Agora, então, recebi novamente a proposta, é uma excelente oportunidade, mas eu só consigo pensar que terei que ficar longe da Ella, da mulher que me fez renascer, que me fez sentir outra vez o amor. Sei que por uma decisão minha estamos afastados e que estou me sentindo um nada, porém, só o fato de poder vê-la pela janela, de saber que estamos perto, me faz cogitar a ideia de rejeitar ir para Boston. Ao mesmo tempo, lembro-me da última noite em que nos vimos na boate e penso que estarmos perto só esteja causando sofrimento a ambos.

— Então, tem certeza que vai aceitar? — Nando me tira dos meus devaneios.

Sentados nas cadeiras do bar que costumamos frequentar, não consigo parar de pensar.

— Não sei, cara. Estou me sentindo dividido, eu a amo. — olho para ele.

— Se você a ama, porque está sendo tão teimoso? Porque não diz a ela e pede para voltar?
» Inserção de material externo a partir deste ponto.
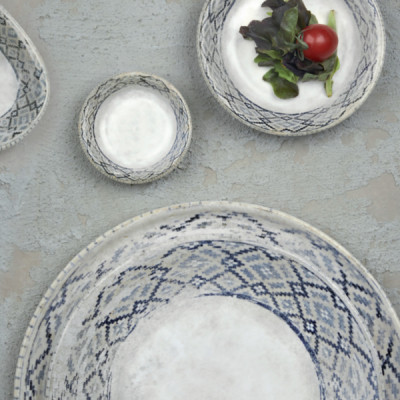 Салатник By Bone серія "Rug" 18 см 650 мл (RUG-ZT-18-KS) Винница - изображение 2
Se humilha se necessário, mas você precisa daquela mulher, ela é sua chance de ser feliz. Não precisa escolher entre as duas coisas, pode ter as duas.

Rio nasalmente, sem graça, com a cabeça abaixada e balançando-a para os lados.

— Você tinha que ver a cara dela, Nando. Naquele dia na boate, ela estava arrasada, tentei evitar machucá-la e acabei fazendo exatamente isso. Doeu em mim vê-la daquela maneira, tinha dor nos olhos dela. 

— O que falta pra você ir atrás dessa mulher? Me diz. Não percebe? Você se tornou outro homem ao lado dela, até voltou a sorrir de verdade, voltou a ser aquele bobão apaixonado que vivia suspirando pelos cantos da faculdade pela Maria Julia. — pela primeira vez, consigo ouvir o nome dela sem sentir dor ou qualquer sentimento ruim. 

Pelo contrário, sinto paz.

— Sabe o que é mais engraçado nisso tudo? O que eu sinto por ela é diferente, parece ser ainda mais forte do que o que senti pela Maria Julia, não que eu não a tenha amado de verdade, acho que são sentimentos diferentes, não sei explicar. — percebo que estou sorrindo.

— Aí está a resposta que tanto está procurando, bobão. Olha como sorri quando pensa nela, nem sabia que cê tinha tantos dentes. — ele aponta para mim, me fazendo rir.

— Otário. Acha mesmo que eu deveria investir nessa relação? E se eu não for bom o suficiente para ela? — são dúvidas que ainda me perseguem.

— Olha, irmão — ele inclina o corpo e põe a mão em meu ombro — Infelizmente, nem mesmo eu tenho essas respostas para te dar, o que posso dizer é que não será da noite para o dia que as coisas mudarão, você ainda terá que bater de frente muitas vezes com seus fantasmas, porque a vida costuma nos provar diversas vezes, mas aquela mulher te ama, sei que está disposta a enfrentar o que for preciso ao seu lado, você só precisa se permitir, deixá-la entrar. Deixe que ela mesma decida o que é melhor para si.

Comprimo os lábios, emocionado com suas palavras.

— Não vai chorar aí, que eu choro também, cagão. — seu comentário me faz rir.

Limpo uma lágrima que escapa do meu olho direito.

— Talvez você tenha razão. 

— Talvez não, sei que tenho. Agora vai lá, vai atrás da mulher da sua vida. Não pensa, só age, vai ser feliz, meu amigo. — ele dá dois tapinhas em meu ombro.

Sorrio com seu gesto, em querer me ver bem. Sempre foi assim. Nando e eu somos amigos de infância, estudamos na mesma escola, nos graduamos na mesma faculdade e quando ele viu o meu sofrimento em relação a Maria Julia, sofreu junto comigo, como se ele também tivesse perdido alguém importante. Para falar a verdade, ele perdeu, porque os dois eram muito amigos também, então ele sentiu a ausência dela.

— Obrigado por abrir meus olhos, irmão. Vou agora mesmo até ela, faço até uma serenata se necessário. — falo a última parte em tom de brincadeira.